__Stated problem__: Format everything from the entry containing "Of point (18, 144)" down to the final entry as a two-column CSV with the headers input and output. Give one row per entry, with its text and its answer each in a single quoted field and any line breaks replaced by spaces.

┌──

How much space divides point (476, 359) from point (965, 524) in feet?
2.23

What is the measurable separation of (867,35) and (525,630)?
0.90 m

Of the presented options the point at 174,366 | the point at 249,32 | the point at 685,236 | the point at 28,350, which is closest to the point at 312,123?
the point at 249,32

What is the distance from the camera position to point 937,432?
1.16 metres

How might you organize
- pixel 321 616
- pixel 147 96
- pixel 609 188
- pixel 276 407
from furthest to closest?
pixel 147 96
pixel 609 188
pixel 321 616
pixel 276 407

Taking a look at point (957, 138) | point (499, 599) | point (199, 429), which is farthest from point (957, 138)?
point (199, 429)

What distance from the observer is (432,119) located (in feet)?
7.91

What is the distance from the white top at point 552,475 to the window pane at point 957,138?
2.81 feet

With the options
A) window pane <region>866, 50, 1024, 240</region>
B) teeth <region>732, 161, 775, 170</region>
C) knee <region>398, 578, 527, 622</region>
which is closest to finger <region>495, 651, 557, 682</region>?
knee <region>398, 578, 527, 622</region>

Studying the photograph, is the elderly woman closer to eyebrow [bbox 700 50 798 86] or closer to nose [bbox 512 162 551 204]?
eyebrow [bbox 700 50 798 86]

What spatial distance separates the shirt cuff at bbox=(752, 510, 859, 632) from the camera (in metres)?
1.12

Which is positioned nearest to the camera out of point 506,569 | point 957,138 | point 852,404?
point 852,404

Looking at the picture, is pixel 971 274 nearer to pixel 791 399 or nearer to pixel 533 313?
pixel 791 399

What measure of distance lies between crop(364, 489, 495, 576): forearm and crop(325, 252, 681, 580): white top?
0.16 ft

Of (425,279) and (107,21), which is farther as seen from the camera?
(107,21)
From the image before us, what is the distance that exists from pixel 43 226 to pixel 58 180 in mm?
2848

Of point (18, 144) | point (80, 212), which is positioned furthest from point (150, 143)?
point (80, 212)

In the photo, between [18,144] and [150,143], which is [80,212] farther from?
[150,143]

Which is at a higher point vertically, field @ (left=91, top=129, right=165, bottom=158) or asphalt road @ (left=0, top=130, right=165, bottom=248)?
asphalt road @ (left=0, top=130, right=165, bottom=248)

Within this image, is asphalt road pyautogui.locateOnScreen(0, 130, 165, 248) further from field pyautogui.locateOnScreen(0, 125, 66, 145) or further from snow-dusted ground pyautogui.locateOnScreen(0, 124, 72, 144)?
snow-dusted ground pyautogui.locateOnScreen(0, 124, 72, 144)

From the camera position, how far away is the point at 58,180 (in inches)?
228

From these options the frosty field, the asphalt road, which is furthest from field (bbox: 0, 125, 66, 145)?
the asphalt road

└──

__Completed exercise__:
input,output
"Of point (18, 144) | point (80, 212), which is positioned furthest from point (150, 143)?","point (80, 212)"
"In the photo, between [18,144] and [150,143], which is [80,212] farther from?","[150,143]"
"Which is at a higher point vertically, field @ (left=91, top=129, right=165, bottom=158) or asphalt road @ (left=0, top=130, right=165, bottom=248)?","asphalt road @ (left=0, top=130, right=165, bottom=248)"
"Within this image, is asphalt road pyautogui.locateOnScreen(0, 130, 165, 248) further from field pyautogui.locateOnScreen(0, 125, 66, 145) or further from snow-dusted ground pyautogui.locateOnScreen(0, 124, 72, 144)?","snow-dusted ground pyautogui.locateOnScreen(0, 124, 72, 144)"
"From the camera position, how far away is the point at 58,180 (in inches)?","228"
"From these options the frosty field, the asphalt road, which is furthest from field (bbox: 0, 125, 66, 145)?","the asphalt road"